Surprising convention for grid sample coordinates


The coordinate convention for the index in the grid sample is a bit surprising to me. Indeed, it seems to correspond to the standard tensor indexing coordinate but in reverse order.

Here is a code sample to observe what I am saying:

import torch

a = torch.rand(1, 1, 4, 3)
b = torch.nn.functional.grid_sample(a, torch.tensor([[[[1, -1]]]]).type(torch.FloatTensor), align_corners=True)
#b corresponds to top right corner, i.e. j,i coordinates
print(a[0, 0, 0, 2], b)

c = torch.rand(1, 1, 4, 3, 2)
d = torch.nn.functional.grid_sample(c, torch.tensor([[[[[1, 1, -1]]]]]).type(torch.FloatTensor), align_corners=True)
#Again, here the convention is k, j, i
print(c[0, 0, 0, 2, 1], d)

I was wondering if there were any reasoning behind this convention as it seems counter-intuitive to me.

Thank you for your help,


1 Like

Sorry to insist but I think it should at least be specified in the documentation as the coordinate system used to specify positions where to sample in the input tensor (i.e. the index tensor) is not intuitive.

I’m not sure, if I misunderstand the question, but I would assume this result based on the description from the docs:

grid specifies the sampling pixel locations normalized by the input spatial dimensions. Therefore, it should have most values in the range of [-1, 1] . For example, values x = -1, y = -1 is the left-top pixel of input , and values x = 1, y = 1 is the right-bottom pixel of input .

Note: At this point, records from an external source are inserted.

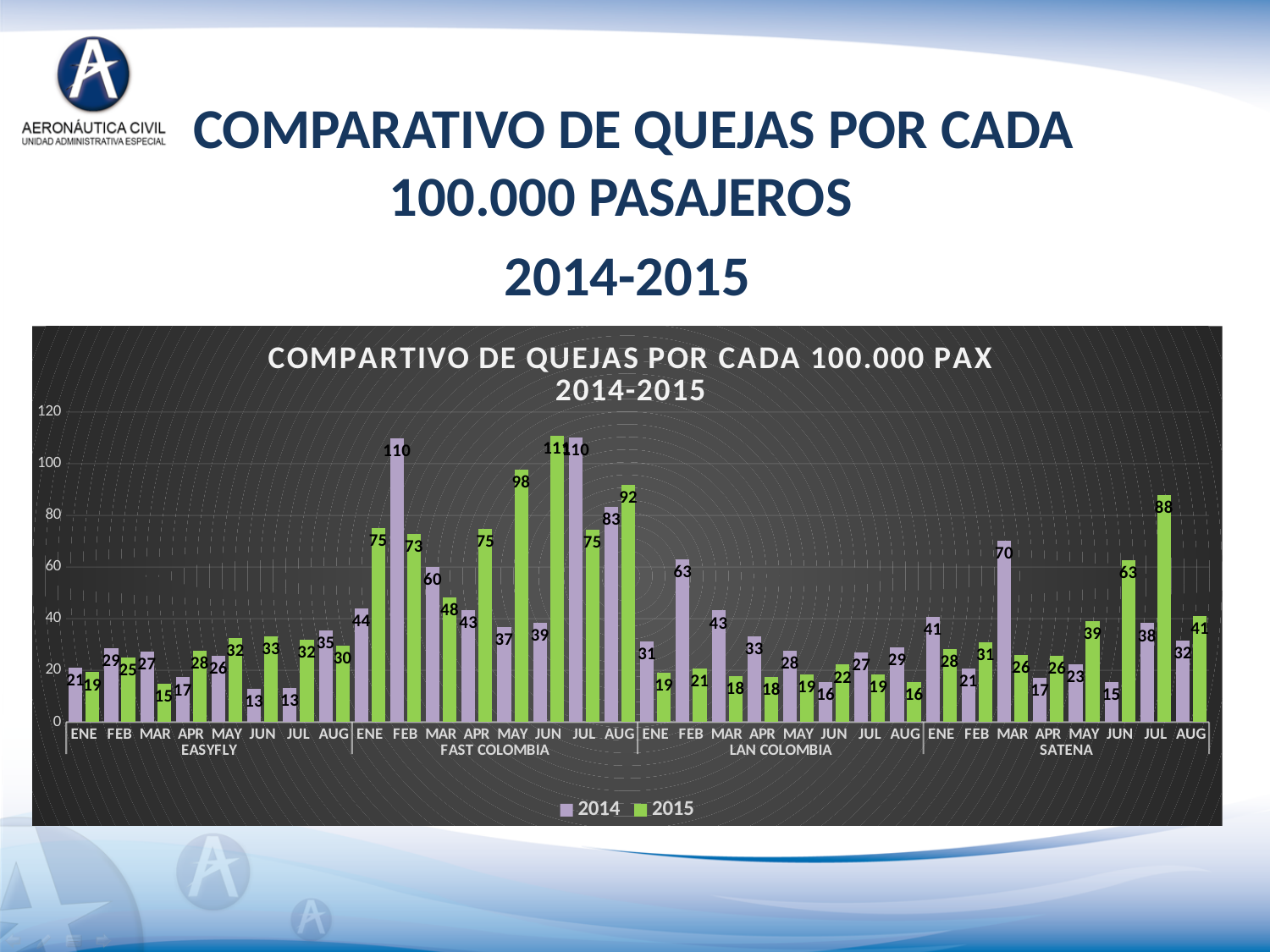
What type of chart is shown on the slide? bar chart How many airline groups are shown on the x axis? 4 What is the difference between the 2014 and 2015 values for MAR under SATENA? 44 Which is larger for JUN under EASYFLY, the 2014 value or the 2015 value? 2015 Which month has the lowest 2014 value under SATENA? JUN How many series does the legend list? 2 What is the 2014 value for FEB under FAST COLOMBIA? 110 What is the 2014 value for FEB under LAN COLOMBIA? 63 What is the 2015 value for MAY under FAST COLOMBIA? 98 Which month has the highest 2015 value under LAN COLOMBIA? JUN What is the 2015 value for JUL under SATENA? 88 Is the 2015 value for AUG under FAST COLOMBIA greater or less than 80? greater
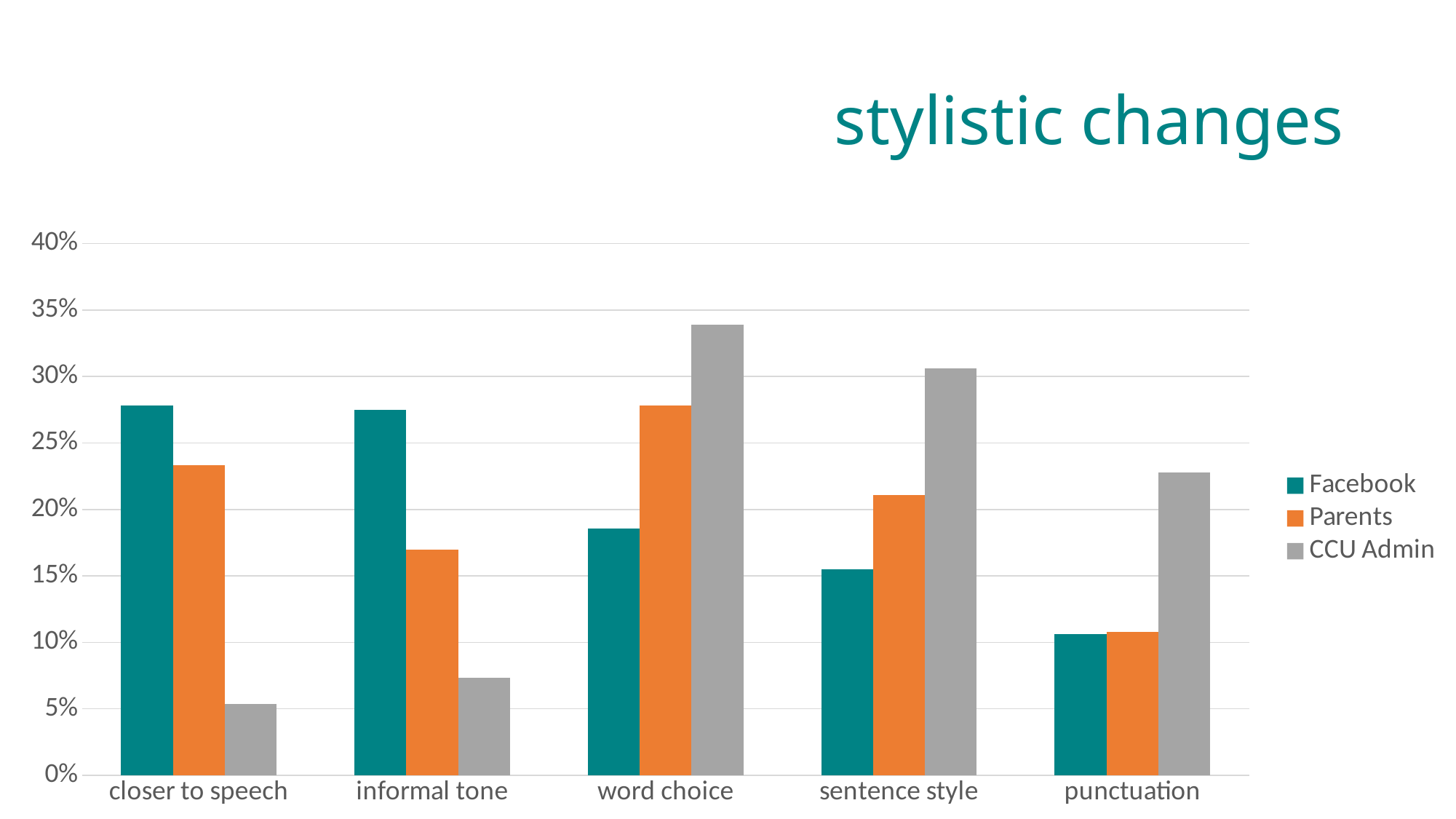
Is the CCU Admin value for word choice greater or less than 30%? greater How many series does the legend list? 3 What kind of chart is shown on the slide? bar chart Is the Facebook value for informal tone greater or less than 25%? greater For sentence style, which is larger: the Parents value or the CCU Admin value? CCU Admin For which category is the CCU Admin bar the highest? word choice For which category is the Facebook bar the lowest? punctuation How many categories are shown on the x axis? 5 What is the title of the chart? stylistic changes Is the CCU Admin value for closer to speech greater or less than 10%? less For closer to speech, which is larger: the Facebook value or the Parents value? Facebook Which series is shown in orange? Parents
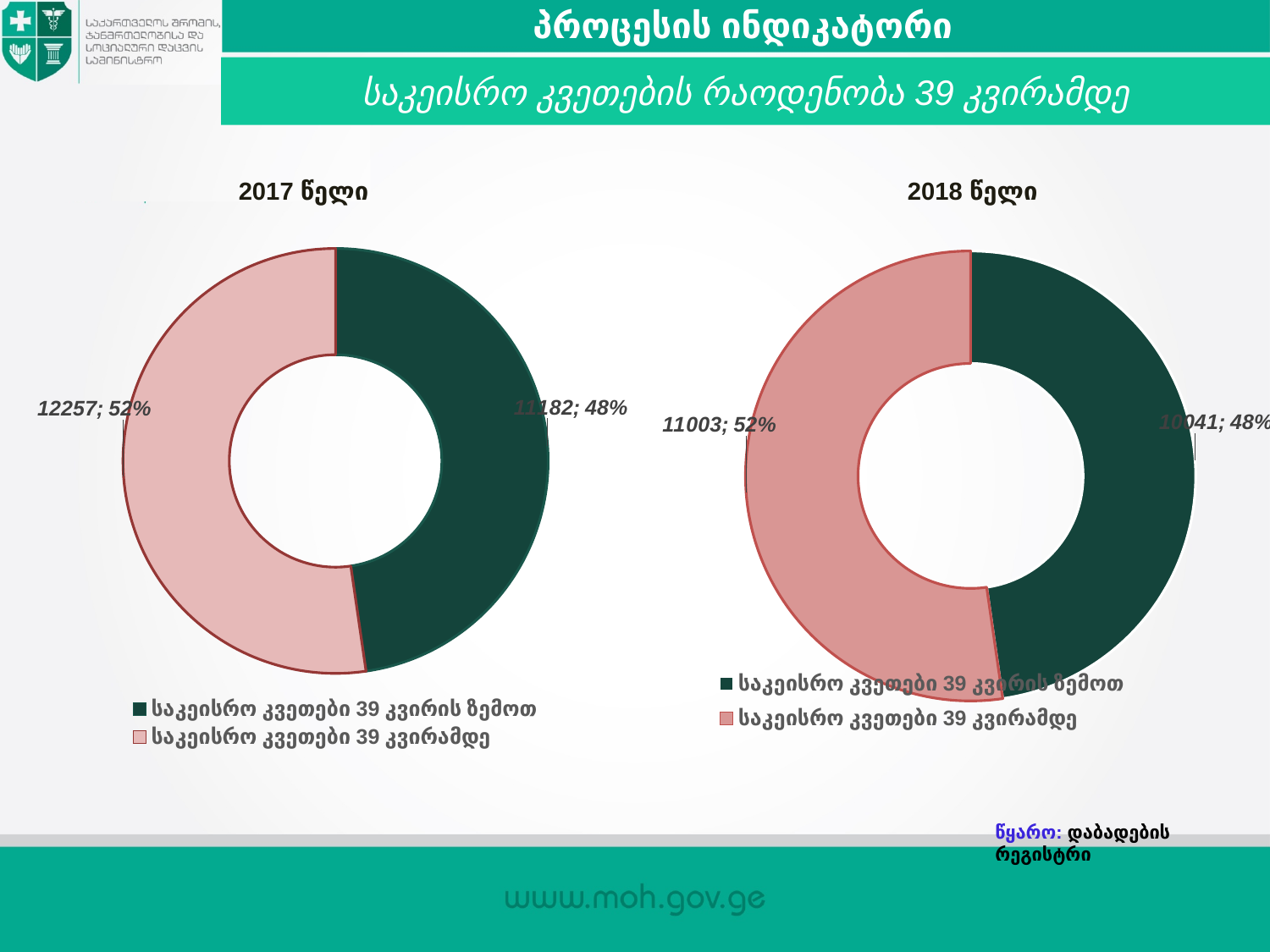
In the 2018 წელი chart, what value is shown for საკეისრო კვეთები 39 კვირის ზემოთ? 10041 How many slices does the 2018 წელი chart have? 2 In the 2017 წელი chart, which colour represents საკეისრო კვეთები 39 კვირის ზემოთ? Dark green In the 2017 წელი chart, what share of the total is საკეისრო კვეთები 39 კვირამდე? 52% In the 2017 წელი chart, what value is shown for საკეისრო კვეთები 39 კვირამდე? 12257 In the 2018 წელი chart, which category has the smaller slice? საკეისრო კვეთები 39 კვირის ზემოთ In the 2017 წელი chart, what value is shown for საკეისრო კვეთები 39 კვირის ზემოთ? 11182 What kind of chart is used for the 2017 წელი chart? Doughnut (pie) chart In the 2017 წელი chart, which category has the larger slice? საკეისრო კვეთები 39 კვირამდე In the 2017 წელი chart, what is the difference between the value for საკეისრო კვეთები 39 კვირამდე and the value for საკეისრო კვეთები 39 კვირის ზემოთ? 1075 In the 2018 წელი chart, what share of the total is საკეისრო კვეთები 39 კვირის ზემოთ? 48% In the 2018 წელი chart, what value is shown for საკეისრო კვეთები 39 კვირამდე? 11003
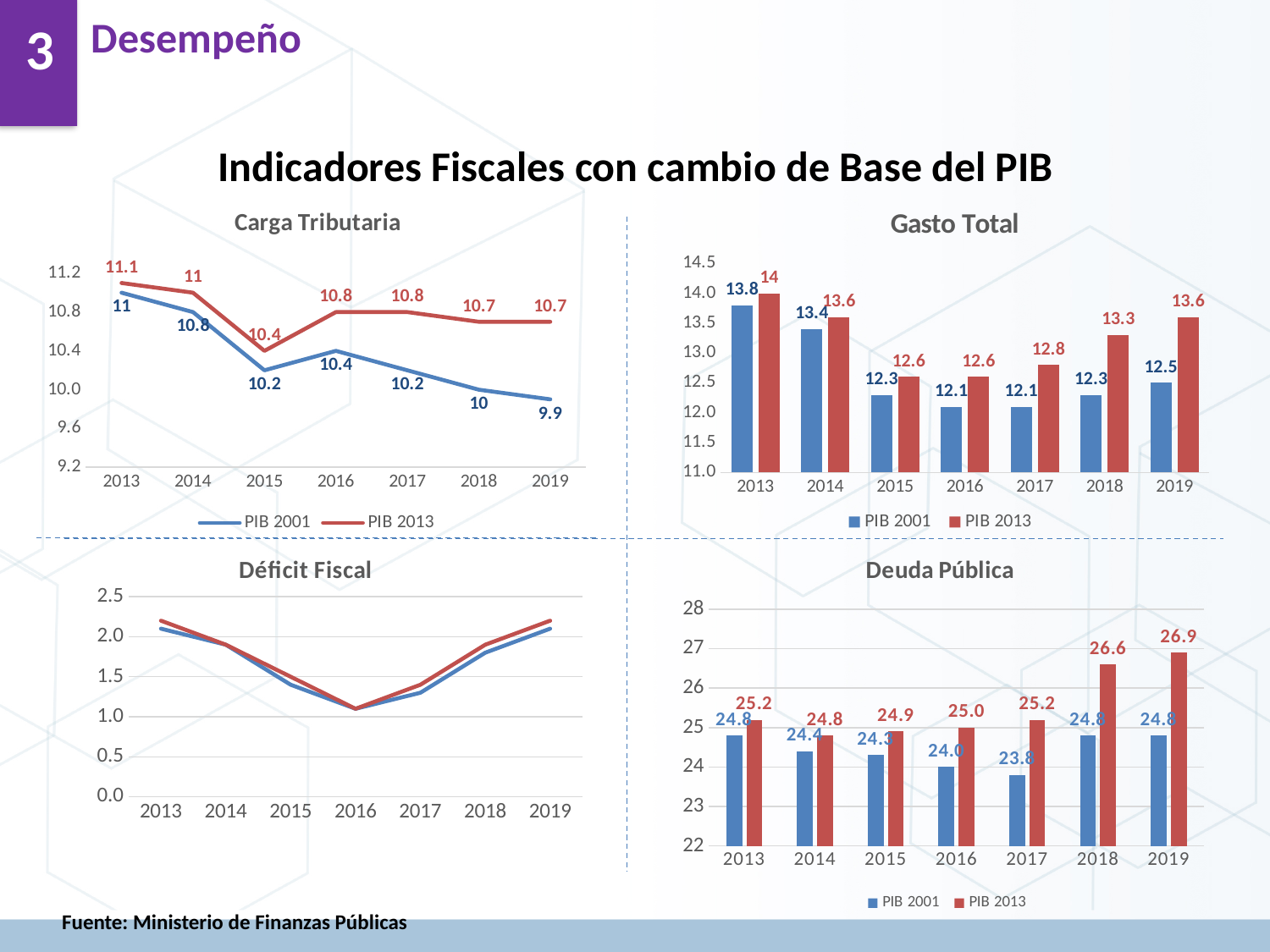
How many series does the legend of the Deuda Pública chart list? 2 In the Carga Tributaria chart, what is the PIB 2001 value for 2019? 9.9 In the Carga Tributaria chart, what is the difference between the PIB 2013 and PIB 2001 values in 2019? 0.8 In the Gasto Total chart, what is the difference between the PIB 2013 and PIB 2001 values in 2019? 1.1 In the Gasto Total chart, what is the PIB 2013 value for 2018? 13.3 What type of chart is the Gasto Total chart? bar chart In the Déficit Fiscal chart, is the value for 2016 greater or less than 1.5? less In the Gasto Total chart, which year has the highest PIB 2001 value? 2013 In the Carga Tributaria chart, what is the PIB 2013 value for 2016? 10.8 In the Deuda Pública chart, which year has the lowest PIB 2001 value? 2017 In the Carga Tributaria chart, does the PIB 2001 series generally rise or fall from 2013 to 2019? fall In the Deuda Pública chart, what is the PIB 2013 value for 2019? 26.9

a = torch.rand(1, 1, 4, 3)
top_left = torch.nn.functional.grid_sample(a, torch.tensor([[[[-1, -1]]]]).type(torch.FloatTensor), align_corners=True)
top_right = torch.nn.functional.grid_sample(a, torch.tensor([[[[1, -1]]]]).type(torch.FloatTensor), align_corners=True)
bottom_left = torch.nn.functional.grid_sample(a, torch.tensor([[[[-1, 1]]]]).type(torch.FloatTensor), align_corners=True)
bottom_right = torch.nn.functional.grid_sample(a, torch.tensor([[[[1, 1]]]]).type(torch.FloatTensor), align_corners=True)
#b corresponds to top right corner, i.e. j,i coordinates
print(a[0, 0, 0, 0], top_left)
print(a[0, 0, 0, -1], top_right)
print(a[0, 0, -1, 0], bottom_left)
print(a[0, 0, -1, -1], bottom_right)

Is the confusion created because of the usage of an image coordinate system with x and y axes?
Note that the x-axis is along the width of an image and the y-axis is along its height.


Thank you for your answer. The confusion to me comes from when the input tensor is a 5D tensor (so when we consider a batch of 3D inputs with some channels). Then the convention is k,j,i meaning z,y,x which I find surprising (and is not specified in the documentation).

That is what I meant.


Ah OK, thanks for the follow up.
You could create an issue and suggest to improve the docs.
Would you be interested in creating a PR with this improvement?


I will create an issue to suggest those specification in the docs. Sorry but I don’t want to handle the PR for this. Thank you for your help.